The ${\bar K}N$ interaction in higher partial waves

TL;DR

This paper develops a chiral ${ar K}N$ interaction model incorporating higher partial waves, improving the description of meson-baryon scattering data at energies around 2 GeV.

Contribution

It introduces a detailed derivation of partial wave amplitudes from the chiral SU(3) Lagrangian up to d-waves and implements a nonperturbative unitarization to enhance data modeling.

Findings

Higher partial waves extend the energy range of accurate scattering data description.

The model accounts for structures in reaction cross sections beyond s-wave limitations.

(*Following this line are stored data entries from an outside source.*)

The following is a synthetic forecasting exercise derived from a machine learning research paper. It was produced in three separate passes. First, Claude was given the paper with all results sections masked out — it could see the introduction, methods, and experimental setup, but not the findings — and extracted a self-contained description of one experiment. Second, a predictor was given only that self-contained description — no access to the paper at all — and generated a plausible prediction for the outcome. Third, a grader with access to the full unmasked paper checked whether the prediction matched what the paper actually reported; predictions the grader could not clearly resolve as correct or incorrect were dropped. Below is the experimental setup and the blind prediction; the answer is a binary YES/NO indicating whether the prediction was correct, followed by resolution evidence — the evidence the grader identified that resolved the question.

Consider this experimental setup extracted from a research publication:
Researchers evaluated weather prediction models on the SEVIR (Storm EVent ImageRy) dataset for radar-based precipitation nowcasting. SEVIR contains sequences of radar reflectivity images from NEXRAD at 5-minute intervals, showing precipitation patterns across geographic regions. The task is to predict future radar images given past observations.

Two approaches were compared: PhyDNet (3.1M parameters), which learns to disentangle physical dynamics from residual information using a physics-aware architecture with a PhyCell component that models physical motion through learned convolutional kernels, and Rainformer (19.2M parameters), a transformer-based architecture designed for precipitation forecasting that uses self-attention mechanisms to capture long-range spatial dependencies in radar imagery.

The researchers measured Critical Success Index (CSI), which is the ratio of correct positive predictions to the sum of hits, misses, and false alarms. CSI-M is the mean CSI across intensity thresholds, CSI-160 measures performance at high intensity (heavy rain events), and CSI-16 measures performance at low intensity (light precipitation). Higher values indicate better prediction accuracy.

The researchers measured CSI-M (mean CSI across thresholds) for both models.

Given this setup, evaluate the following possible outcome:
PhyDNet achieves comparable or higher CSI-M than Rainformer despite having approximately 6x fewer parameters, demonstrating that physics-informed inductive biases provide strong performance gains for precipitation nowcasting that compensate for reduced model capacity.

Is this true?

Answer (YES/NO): YES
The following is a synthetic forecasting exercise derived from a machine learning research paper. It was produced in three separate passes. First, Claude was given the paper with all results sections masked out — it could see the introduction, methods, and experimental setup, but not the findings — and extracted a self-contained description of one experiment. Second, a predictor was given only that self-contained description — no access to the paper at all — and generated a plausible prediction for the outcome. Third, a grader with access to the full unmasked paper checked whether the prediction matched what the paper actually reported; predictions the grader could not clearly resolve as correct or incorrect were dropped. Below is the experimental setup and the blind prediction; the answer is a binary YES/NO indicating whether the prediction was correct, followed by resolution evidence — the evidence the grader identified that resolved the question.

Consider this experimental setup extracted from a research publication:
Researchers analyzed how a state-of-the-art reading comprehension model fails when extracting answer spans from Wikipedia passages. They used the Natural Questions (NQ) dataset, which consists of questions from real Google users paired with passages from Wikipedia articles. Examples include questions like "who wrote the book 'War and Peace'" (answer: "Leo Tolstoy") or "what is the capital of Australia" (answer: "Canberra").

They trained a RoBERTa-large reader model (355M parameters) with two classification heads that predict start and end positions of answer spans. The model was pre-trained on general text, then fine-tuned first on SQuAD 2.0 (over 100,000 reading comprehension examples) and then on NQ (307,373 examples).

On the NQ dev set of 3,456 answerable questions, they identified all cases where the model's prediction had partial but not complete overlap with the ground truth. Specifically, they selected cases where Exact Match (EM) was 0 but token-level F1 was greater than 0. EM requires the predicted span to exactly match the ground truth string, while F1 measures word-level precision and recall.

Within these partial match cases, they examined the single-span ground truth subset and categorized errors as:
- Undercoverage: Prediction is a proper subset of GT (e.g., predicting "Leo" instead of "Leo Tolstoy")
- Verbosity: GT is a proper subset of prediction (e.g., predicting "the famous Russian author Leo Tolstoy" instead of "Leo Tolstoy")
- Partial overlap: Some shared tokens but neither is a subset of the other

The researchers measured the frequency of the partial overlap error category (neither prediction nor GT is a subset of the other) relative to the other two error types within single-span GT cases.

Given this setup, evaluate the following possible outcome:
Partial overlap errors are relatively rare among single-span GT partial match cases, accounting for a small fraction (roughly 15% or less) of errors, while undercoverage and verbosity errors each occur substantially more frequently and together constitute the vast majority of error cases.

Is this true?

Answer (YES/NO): YES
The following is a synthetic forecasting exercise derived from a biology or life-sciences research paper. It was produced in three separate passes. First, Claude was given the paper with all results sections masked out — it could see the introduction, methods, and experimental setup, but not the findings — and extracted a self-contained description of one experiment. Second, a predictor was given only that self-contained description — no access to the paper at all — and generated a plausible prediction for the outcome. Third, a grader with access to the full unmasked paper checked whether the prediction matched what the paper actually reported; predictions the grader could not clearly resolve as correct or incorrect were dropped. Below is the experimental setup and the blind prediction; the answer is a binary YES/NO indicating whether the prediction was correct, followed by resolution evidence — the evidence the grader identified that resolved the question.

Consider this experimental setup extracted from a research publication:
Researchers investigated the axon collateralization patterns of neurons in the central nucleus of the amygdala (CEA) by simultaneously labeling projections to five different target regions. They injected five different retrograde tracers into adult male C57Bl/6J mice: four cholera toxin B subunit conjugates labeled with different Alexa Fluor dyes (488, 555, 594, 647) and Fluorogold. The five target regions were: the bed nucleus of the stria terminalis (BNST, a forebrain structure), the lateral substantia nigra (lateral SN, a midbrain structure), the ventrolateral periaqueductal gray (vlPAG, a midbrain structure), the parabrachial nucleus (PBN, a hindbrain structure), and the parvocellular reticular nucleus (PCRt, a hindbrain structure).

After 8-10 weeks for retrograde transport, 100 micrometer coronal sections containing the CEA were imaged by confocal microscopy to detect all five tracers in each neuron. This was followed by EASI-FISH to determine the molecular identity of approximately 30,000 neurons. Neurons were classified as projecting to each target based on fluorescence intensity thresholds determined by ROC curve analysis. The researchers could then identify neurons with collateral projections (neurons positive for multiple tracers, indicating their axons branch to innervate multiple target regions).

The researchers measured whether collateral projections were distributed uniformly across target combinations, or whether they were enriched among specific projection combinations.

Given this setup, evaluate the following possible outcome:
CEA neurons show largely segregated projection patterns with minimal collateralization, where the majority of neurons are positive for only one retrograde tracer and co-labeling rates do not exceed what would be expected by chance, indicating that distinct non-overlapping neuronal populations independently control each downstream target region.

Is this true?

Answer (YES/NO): NO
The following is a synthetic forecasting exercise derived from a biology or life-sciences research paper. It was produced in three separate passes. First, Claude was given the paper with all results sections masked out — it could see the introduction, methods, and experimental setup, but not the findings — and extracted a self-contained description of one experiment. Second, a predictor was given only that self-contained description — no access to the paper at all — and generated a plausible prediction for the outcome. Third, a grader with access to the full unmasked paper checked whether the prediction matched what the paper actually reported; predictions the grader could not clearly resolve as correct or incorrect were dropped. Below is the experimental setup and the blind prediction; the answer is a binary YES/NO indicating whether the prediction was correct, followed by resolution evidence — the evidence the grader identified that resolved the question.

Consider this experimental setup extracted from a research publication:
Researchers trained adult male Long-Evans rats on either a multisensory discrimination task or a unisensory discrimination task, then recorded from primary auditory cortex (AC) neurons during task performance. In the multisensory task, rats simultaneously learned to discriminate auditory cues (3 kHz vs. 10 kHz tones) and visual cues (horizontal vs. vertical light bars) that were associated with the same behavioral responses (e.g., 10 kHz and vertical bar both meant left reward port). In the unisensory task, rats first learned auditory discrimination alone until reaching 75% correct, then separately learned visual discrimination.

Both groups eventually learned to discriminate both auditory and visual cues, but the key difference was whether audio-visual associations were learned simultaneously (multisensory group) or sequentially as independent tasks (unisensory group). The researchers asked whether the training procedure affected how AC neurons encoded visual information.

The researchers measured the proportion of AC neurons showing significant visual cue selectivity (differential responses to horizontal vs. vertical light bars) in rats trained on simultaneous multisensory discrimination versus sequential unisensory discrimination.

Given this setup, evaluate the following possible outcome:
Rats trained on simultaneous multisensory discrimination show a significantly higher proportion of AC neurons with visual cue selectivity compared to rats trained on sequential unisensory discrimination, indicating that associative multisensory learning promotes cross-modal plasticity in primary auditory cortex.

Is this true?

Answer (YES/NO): YES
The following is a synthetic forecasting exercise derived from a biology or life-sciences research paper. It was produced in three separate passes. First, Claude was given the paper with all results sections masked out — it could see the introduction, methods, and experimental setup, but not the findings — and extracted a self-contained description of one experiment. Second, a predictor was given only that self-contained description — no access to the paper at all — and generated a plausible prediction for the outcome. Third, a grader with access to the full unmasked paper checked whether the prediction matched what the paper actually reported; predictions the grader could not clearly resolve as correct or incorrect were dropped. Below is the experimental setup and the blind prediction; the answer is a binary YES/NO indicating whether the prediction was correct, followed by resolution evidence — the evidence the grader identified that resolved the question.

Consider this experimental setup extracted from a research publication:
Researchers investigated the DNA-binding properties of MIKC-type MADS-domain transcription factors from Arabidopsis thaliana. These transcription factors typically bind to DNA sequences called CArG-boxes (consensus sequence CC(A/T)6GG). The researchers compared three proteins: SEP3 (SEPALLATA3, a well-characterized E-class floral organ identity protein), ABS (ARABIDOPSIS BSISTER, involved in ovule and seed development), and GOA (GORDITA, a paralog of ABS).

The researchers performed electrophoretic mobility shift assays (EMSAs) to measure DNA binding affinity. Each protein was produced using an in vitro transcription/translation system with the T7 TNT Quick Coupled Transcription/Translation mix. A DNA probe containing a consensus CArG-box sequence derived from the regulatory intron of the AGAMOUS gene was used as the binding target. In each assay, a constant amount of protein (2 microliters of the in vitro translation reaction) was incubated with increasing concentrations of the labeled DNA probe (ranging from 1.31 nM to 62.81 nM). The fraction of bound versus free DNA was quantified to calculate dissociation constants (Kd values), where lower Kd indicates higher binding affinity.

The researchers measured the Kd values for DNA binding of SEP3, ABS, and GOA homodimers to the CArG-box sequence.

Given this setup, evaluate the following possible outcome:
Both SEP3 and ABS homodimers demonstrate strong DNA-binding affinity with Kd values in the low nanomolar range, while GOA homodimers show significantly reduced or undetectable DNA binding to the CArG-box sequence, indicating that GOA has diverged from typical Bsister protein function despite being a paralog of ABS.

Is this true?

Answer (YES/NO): NO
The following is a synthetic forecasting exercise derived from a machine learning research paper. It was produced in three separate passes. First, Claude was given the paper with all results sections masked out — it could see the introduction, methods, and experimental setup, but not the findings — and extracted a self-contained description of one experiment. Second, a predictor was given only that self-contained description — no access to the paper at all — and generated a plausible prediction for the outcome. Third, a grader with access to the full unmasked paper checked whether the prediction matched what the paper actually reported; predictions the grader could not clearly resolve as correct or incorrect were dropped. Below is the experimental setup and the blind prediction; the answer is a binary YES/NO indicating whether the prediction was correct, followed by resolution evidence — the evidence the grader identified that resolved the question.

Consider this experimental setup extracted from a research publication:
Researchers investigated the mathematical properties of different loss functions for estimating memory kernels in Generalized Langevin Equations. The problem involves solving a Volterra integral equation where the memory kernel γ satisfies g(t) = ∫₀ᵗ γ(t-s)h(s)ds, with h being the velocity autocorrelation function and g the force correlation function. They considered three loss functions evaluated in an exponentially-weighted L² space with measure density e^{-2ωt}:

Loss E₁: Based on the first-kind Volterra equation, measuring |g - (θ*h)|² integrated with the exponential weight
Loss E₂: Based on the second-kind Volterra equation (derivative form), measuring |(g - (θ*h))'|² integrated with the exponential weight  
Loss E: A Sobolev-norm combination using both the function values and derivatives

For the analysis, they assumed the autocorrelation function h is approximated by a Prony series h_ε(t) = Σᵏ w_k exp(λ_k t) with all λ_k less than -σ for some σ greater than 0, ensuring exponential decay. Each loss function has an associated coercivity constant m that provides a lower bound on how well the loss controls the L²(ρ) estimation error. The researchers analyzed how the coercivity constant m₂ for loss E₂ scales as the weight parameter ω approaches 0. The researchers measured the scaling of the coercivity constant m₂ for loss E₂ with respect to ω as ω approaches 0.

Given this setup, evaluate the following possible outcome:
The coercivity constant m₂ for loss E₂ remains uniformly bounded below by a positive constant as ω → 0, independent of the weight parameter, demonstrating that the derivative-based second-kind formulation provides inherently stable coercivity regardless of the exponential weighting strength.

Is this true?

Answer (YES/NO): NO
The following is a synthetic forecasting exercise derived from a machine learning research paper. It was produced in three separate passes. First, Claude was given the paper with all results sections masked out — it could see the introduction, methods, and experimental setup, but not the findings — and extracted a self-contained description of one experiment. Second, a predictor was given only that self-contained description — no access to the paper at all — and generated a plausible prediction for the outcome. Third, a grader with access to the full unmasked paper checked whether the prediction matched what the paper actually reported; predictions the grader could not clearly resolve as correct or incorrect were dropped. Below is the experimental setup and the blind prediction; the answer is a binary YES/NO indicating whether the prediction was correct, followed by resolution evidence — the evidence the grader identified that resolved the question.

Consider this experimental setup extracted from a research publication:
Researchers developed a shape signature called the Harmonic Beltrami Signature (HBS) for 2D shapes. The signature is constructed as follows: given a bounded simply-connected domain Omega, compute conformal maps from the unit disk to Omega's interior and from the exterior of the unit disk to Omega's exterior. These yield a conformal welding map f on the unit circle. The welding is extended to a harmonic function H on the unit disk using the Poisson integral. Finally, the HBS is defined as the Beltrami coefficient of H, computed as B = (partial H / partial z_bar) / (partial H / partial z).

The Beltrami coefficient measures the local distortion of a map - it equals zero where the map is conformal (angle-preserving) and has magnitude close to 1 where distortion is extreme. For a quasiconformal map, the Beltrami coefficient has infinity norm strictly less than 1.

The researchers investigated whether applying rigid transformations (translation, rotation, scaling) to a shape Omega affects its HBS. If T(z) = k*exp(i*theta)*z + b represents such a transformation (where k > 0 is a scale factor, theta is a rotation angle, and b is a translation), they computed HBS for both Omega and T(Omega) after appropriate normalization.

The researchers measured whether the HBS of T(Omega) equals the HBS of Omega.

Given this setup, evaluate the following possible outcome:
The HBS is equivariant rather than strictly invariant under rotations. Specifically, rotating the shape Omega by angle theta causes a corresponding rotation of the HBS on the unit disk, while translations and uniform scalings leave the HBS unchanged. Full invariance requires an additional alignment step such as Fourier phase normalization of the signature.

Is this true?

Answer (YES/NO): NO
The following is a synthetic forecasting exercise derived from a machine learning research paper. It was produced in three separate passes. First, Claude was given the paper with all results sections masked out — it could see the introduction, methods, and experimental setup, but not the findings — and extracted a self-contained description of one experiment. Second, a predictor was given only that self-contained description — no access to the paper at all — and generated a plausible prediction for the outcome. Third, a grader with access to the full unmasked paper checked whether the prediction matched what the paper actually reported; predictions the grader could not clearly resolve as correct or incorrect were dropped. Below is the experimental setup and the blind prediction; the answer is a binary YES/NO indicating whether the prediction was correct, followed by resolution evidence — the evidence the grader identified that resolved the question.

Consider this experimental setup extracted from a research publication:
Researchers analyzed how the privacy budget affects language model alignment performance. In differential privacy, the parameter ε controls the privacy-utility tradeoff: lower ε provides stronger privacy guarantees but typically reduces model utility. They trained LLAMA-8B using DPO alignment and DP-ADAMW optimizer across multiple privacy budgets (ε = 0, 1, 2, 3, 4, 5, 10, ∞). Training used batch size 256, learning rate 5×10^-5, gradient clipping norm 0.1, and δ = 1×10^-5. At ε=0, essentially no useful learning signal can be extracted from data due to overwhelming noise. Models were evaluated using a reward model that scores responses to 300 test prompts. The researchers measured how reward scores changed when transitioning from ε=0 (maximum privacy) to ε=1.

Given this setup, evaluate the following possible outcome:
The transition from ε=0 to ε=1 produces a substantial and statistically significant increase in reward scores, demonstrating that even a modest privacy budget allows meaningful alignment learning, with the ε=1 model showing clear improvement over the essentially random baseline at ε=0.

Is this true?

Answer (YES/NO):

Encouraging results suggest improved understanding of meson-baryon interactions at higher energies.

Abstract

We present a chiral ${\bar K}N$ interaction model that has been developed and optimized in order to account for the experimental data of inelastic ${\bar K}N$ reaction channels that open at higher energies. In particular, we study the effect of the higher partial waves which originate directly from the chiral Lagrangian, as they could supersede the role of high-spin resonances employed in earlier phenomenological models to describe meson-baryon cross sections in the 2~GeV region. We present a detailed derivation of the partial wave amplitudes that emerge from the chiral SU(3) meson-baryon Lagrangian up to the d-waves and next-to-leading order in the chiral expansion. We implement a nonperturbative unitarization in coupled channels and optimize the model parameters to a large pool of experimental data in the relevant energy range where these new contributions are expected to be important. The obtained results are encouraging. They indicate the ability of the chiral higher partial waves to extend the description of the scattering data to higher energies and to account for structures in the reaction cross sections that cannot be accommodated by theoretical models limited to the s-waves.